◆ **EXERCISE PROMPT**
Exactly reproduce each entry, leaving out nothing.

[RECORDS FOR PROCESSING Boundary: Start]

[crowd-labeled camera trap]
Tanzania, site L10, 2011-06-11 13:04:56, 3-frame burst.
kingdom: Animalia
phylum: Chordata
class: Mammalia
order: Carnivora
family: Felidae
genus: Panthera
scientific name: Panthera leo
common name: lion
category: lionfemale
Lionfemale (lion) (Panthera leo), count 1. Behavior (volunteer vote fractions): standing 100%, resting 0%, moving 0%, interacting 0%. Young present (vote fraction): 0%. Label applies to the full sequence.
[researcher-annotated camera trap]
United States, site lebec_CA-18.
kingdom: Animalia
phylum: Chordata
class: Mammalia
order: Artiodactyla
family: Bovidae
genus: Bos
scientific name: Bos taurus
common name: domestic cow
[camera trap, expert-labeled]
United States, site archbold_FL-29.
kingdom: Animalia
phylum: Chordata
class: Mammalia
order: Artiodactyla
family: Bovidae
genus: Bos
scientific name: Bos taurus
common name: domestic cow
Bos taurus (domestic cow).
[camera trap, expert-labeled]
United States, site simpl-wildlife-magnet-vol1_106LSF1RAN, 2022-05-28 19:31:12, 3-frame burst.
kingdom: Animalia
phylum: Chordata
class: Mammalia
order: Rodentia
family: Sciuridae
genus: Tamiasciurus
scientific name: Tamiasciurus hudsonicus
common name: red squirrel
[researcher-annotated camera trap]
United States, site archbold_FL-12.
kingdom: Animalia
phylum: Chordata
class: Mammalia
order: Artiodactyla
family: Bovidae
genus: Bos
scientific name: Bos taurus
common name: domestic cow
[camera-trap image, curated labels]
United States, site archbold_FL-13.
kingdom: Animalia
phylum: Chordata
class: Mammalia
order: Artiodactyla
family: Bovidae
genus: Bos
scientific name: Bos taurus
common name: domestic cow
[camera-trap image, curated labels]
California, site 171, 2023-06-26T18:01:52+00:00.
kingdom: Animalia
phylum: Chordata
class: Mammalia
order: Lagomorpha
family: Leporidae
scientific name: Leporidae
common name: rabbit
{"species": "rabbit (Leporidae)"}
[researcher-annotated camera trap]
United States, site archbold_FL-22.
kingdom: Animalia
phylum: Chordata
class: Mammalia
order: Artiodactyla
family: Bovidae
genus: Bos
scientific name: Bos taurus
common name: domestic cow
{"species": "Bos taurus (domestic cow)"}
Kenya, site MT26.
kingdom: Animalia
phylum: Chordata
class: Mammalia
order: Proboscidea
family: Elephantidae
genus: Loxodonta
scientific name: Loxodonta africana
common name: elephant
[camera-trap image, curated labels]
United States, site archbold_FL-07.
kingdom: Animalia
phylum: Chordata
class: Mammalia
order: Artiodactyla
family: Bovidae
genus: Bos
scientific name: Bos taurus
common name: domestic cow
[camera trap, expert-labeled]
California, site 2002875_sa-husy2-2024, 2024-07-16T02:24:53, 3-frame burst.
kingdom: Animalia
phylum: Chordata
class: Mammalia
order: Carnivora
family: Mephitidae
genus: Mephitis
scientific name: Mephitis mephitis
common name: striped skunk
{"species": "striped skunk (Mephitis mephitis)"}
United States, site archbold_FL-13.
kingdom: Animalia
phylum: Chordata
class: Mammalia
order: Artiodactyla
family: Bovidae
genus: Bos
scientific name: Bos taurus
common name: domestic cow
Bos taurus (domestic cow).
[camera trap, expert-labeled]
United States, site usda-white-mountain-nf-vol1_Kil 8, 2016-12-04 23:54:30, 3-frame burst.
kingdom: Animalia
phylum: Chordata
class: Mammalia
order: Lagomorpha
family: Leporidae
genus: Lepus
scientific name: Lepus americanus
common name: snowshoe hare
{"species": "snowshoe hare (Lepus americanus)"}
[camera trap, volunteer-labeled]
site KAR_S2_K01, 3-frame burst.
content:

[RECORDS FOR PROCESSING Boundary: End]

◆ **EXERCISE OUTPUT**
[crowd-labeled camera trap]
Tanzania, site L10, 2011-06-11 13:04:56, 3-frame burst.
kingdom: Animalia
phylum: Chordata
class: Mammalia
order: Carnivora
family: Felidae
genus: Panthera
scientific name: Panthera leo
common name: lion
category: lionfemale
Lionfemale (lion) (Panthera leo), count 1. Behavior (volunteer vote fractions): standing 100%, resting 0%, moving 0%, interacting 0%. Young present (vote fraction): 0%. Label applies to the full sequence.
[researcher-annotated camera trap]
United States, site lebec_CA-18.
kingdom: Animalia
phylum: Chordata
class: Mammalia
order: Artiodactyla
family: Bovidae
genus: Bos
scientific name: Bos taurus
common name: domestic cow
[camera trap, expert-labeled]
United States, site archbold_FL-29.
kingdom: Animalia
phylum: Chordata
class: Mammalia
order: Artiodactyla
family: Bovidae
genus: Bos
scientific name: Bos taurus
common name: domestic cow
Bos taurus (domestic cow).
[camera trap, expert-labeled]
United States, site simpl-wildlife-magnet-vol1_106LSF1RAN, 2022-05-28 19:31:12, 3-frame burst.
kingdom: Animalia
phylum: Chordata
class: Mammalia
order: Rodentia
family: Sciuridae
genus: Tamiasciurus
scientific name: Tamiasciurus hudsonicus
common name: red squirrel
[researcher-annotated camera trap]
United States, site archbold_FL-12.
kingdom: Animalia
phylum: Chordata
class: Mammalia
order: Artiodactyla
family: Bovidae
genus: Bos
scientific name: Bos taurus
common name: domestic cow
[camera-trap image, curated labels]
United States, site archbold_FL-13.
kingdom: Animalia
phylum: Chordata
class: Mammalia
order: Artiodactyla
family: Bovidae
genus: Bos
scientific name: Bos taurus
common name: domestic cow
[camera-trap image, curated labels]
California, site 171, 2023-06-26T18:01:52+00:00.
kingdom: Animalia
phylum: Chordata
class: Mammalia
order: Lagomorpha
family: Leporidae
scientific name: Leporidae
common name: rabbit
{"species": "rabbit (Leporidae)"}
[researcher-annotated camera trap]
United States, site archbold_FL-22.
kingdom: Animalia
phylum: Chordata
class: Mammalia
order: Artiodactyla
family: Bovidae
genus: Bos
scientific name: Bos taurus
common name: domestic cow
{"species": "Bos taurus (domestic cow)"}
Kenya, site MT26.
kingdom: Animalia
phylum: Chordata
class: Mammalia
order: Proboscidea
family: Elephantidae
genus: Loxodonta
scientific name: Loxodonta africana
common name: elephant
[camera-trap image, curated labels]
United States, site archbold_FL-07.
kingdom: Animalia
phylum: Chordata
class: Mammalia
order: Artiodactyla
family: Bovidae
genus: Bos
scientific name: Bos taurus
common name: domestic cow
[camera trap, expert-labeled]
California, site 2002875_sa-husy2-2024, 2024-07-16T02:24:53, 3-frame burst.
kingdom: Animalia
phylum: Chordata
class: Mammalia
order: Carnivora
family: Mephitidae
genus: Mephitis
scientific name: Mephitis mephitis
common name: striped skunk
{"species": "striped skunk (Mephitis mephitis)"}
United States, site archbold_FL-13.
kingdom: Animalia
phylum: Chordata
class: Mammalia
order: Artiodactyla
family: Bovidae
genus: Bos
scientific name: Bos taurus
common name: domestic cow
Bos taurus (domestic cow).
[camera trap, expert-labeled]
United States, site usda-white-mountain-nf-vol1_Kil 8, 2016-12-04 23:54:30, 3-frame burst.
kingdom: Animalia
phylum: Chordata
class: Mammalia
order: Lagomorpha
family: Leporidae
genus: Lepus
scientific name: Lepus americanus
common name: snowshoe hare
{"species": "snowshoe hare (Lepus americanus)"}
[camera trap, volunteer-labeled]
site KAR_S2_K01, 3-frame burst.
content:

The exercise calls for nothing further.